One day I spoke to D-man, he asked how things were going and I admitted I was less than pleased concerning my employment. He told me to take a walk with him and he pointed out how everyone else was just as miserable as I was, and that the only thing he could really do was try to find somewhere I would fit in where I could be moderately happier, and also make his management equally pleased in my placement. He said he would “work on it”, and he was honest enough to tell me that I shouldn't hold my breath. He did put forth the effort though; there was a man in Electronics that was very depressed with the work there. He wasn't a man who considered himself technologically knowledgeable and he felt he would be happier with more “simple labor” as he put it. I liked electronics plenty, I liked working around electronics, and I was a hard-core gamer. This would work out best for both of us to switch places, as D-man thought. And so, with little fanfare my life was changed.

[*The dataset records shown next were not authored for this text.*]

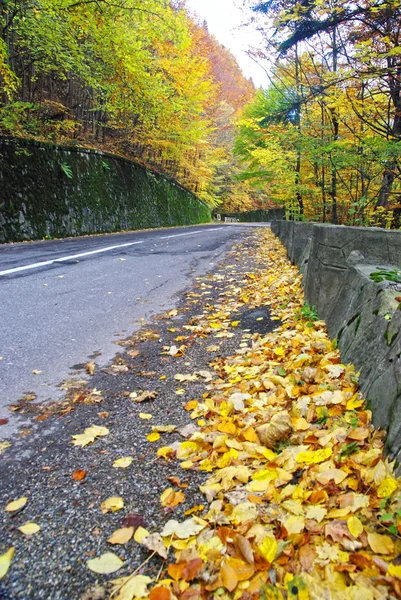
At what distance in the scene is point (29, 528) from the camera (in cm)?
147

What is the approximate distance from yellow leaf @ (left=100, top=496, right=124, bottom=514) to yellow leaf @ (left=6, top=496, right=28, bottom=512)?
32cm

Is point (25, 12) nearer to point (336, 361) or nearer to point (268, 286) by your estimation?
point (268, 286)

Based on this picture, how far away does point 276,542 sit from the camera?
4.45 feet

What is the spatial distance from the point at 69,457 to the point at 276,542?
42.0 inches

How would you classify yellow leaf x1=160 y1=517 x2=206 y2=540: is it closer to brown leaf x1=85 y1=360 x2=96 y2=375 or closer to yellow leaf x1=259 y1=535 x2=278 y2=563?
yellow leaf x1=259 y1=535 x2=278 y2=563

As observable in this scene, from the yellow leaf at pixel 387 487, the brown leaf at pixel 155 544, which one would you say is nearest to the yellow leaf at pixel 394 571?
the yellow leaf at pixel 387 487

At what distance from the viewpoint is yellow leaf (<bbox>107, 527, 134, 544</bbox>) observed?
A: 143 cm

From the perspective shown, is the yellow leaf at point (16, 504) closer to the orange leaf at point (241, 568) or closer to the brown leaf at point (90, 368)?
the orange leaf at point (241, 568)

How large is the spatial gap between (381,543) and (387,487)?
0.71 ft

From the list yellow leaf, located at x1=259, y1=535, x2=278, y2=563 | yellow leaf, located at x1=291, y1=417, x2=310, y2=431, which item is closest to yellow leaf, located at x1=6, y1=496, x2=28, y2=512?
yellow leaf, located at x1=259, y1=535, x2=278, y2=563

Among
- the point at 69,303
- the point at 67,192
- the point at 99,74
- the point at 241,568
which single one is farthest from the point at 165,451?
the point at 99,74

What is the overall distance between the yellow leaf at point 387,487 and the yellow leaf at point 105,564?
38.4 inches

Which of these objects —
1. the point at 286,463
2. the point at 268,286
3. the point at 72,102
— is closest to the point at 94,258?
the point at 268,286

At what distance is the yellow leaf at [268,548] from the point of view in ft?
4.27
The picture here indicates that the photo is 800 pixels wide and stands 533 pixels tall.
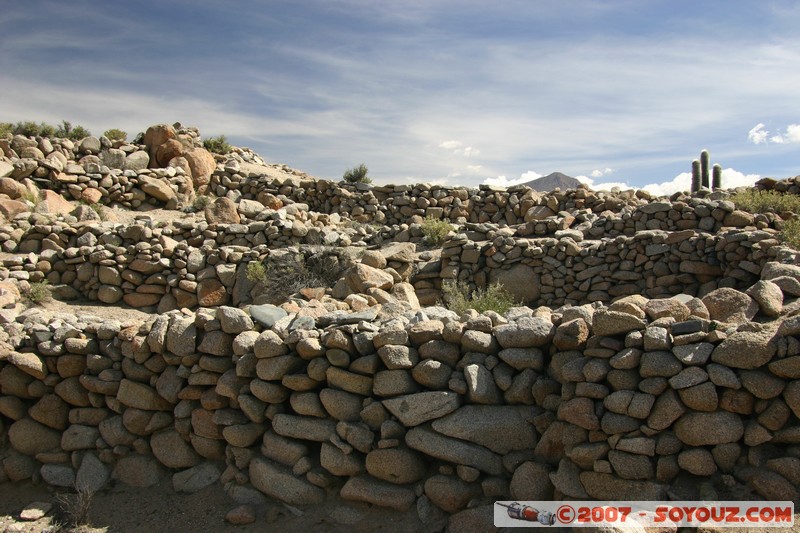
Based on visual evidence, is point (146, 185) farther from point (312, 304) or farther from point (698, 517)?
point (698, 517)

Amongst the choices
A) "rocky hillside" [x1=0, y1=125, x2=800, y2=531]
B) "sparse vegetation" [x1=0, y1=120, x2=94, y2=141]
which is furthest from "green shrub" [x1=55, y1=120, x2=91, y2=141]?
"rocky hillside" [x1=0, y1=125, x2=800, y2=531]

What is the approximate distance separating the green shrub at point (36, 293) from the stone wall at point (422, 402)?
4.54 m

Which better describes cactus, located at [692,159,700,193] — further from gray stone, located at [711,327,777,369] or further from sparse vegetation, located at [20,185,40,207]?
sparse vegetation, located at [20,185,40,207]

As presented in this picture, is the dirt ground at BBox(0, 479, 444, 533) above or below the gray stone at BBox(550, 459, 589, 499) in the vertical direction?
below

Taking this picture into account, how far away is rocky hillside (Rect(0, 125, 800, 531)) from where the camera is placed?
400cm

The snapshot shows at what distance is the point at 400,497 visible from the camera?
4.83 meters

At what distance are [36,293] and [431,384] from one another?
899cm

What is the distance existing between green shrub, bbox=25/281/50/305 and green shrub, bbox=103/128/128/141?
11.4 metres

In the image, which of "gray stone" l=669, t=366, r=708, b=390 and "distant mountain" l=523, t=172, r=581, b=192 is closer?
"gray stone" l=669, t=366, r=708, b=390

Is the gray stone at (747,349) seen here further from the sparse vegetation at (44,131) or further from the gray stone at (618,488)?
the sparse vegetation at (44,131)

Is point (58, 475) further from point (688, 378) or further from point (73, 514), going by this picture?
point (688, 378)

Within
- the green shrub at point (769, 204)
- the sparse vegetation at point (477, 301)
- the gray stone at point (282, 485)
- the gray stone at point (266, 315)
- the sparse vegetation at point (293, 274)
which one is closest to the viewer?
the gray stone at point (282, 485)

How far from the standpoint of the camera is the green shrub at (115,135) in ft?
68.6

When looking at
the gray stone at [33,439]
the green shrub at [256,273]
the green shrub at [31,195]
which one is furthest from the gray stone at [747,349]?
the green shrub at [31,195]
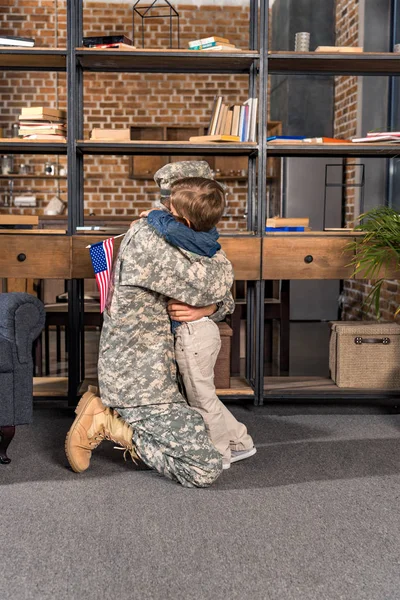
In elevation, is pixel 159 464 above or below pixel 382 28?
below

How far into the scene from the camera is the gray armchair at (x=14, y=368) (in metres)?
3.36

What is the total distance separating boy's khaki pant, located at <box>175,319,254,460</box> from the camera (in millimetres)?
3260

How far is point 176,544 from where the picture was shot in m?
2.54

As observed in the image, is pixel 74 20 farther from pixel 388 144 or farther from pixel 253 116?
pixel 388 144

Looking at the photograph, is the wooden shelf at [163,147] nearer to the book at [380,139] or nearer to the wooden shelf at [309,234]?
the wooden shelf at [309,234]

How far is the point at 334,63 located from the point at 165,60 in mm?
970

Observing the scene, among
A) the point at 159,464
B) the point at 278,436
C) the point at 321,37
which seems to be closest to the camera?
the point at 159,464

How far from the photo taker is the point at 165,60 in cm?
443

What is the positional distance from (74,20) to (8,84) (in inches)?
195

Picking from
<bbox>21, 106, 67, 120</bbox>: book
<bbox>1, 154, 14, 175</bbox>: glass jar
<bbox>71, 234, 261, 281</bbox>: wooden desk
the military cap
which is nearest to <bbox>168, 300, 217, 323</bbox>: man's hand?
the military cap

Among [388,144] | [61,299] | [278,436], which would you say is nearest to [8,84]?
[61,299]

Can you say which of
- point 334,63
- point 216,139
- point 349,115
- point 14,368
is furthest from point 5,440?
point 349,115

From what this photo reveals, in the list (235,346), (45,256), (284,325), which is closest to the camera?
(45,256)

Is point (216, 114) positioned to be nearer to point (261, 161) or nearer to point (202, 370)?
point (261, 161)
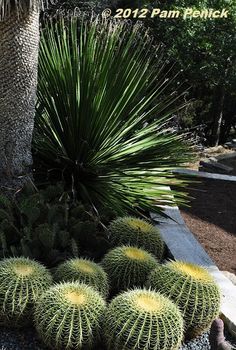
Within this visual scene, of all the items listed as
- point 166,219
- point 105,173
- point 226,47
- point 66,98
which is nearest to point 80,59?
point 66,98

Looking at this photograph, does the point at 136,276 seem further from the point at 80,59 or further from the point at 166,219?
the point at 80,59

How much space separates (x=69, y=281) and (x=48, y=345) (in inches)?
14.3

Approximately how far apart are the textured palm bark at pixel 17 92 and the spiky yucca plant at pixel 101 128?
1.40 feet

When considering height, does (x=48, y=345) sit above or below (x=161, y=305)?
below

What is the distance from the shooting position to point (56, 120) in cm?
450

The day was very ordinary for someone starting out, there was a new routine that had to be learned and D-man helped my transition easily. I had to account for my freight, line-by-line, item-by-item. I had to move my freight off the pallets and onto the floor by a certain time. I had to then make sure my section was zoned off, and by zoned off I mean that it would have to look perfect, all boxes facing forward with no gaps. I understood these requirements and made movements to accomplish them all the while keeping my eyes open for thieves. It was during this first full day in the new department that I would meet Andy. Andy is of moderate height, stocky, with a permanent goatee, and ever-present black hat. I think that Andy has had that same black baseball cap for his entire life, as it never ages or changes. It is always there. Andy is shy at first with people, as much I am. I recall shaking his hand and asking him if he was a gamer. He mentioned KOTOR. We have been friends ever since. Elsewhere in the department was Janet, and as we had two Janets in the department this Janet was labeled “English Janet”. English Janet had a wicked sense of humor and not much patience for stupidity. She and I got along for as little as we worked together. At this time I also met my new direct Boss, Janet-Janet. Janet Prime was a middle aged woman with coke bottle glasses, a tremendously, ridiculously long ponytail. Janet and I never did get along, as at first meeting she sized me up and rolled her eyes, snapping her gum while walking around, showing me trouble areas. If ever you've had someone try to blame you for being you, this was she and this was that moment. I stood there and let her tear into me, despite the fact she didn't have anything to criticize me about yet. She would find something soon enough. I told her that I was looking forward to working with her. She said, “Yeah, I bet you do, we'll see”. Interesting times were soon to follow.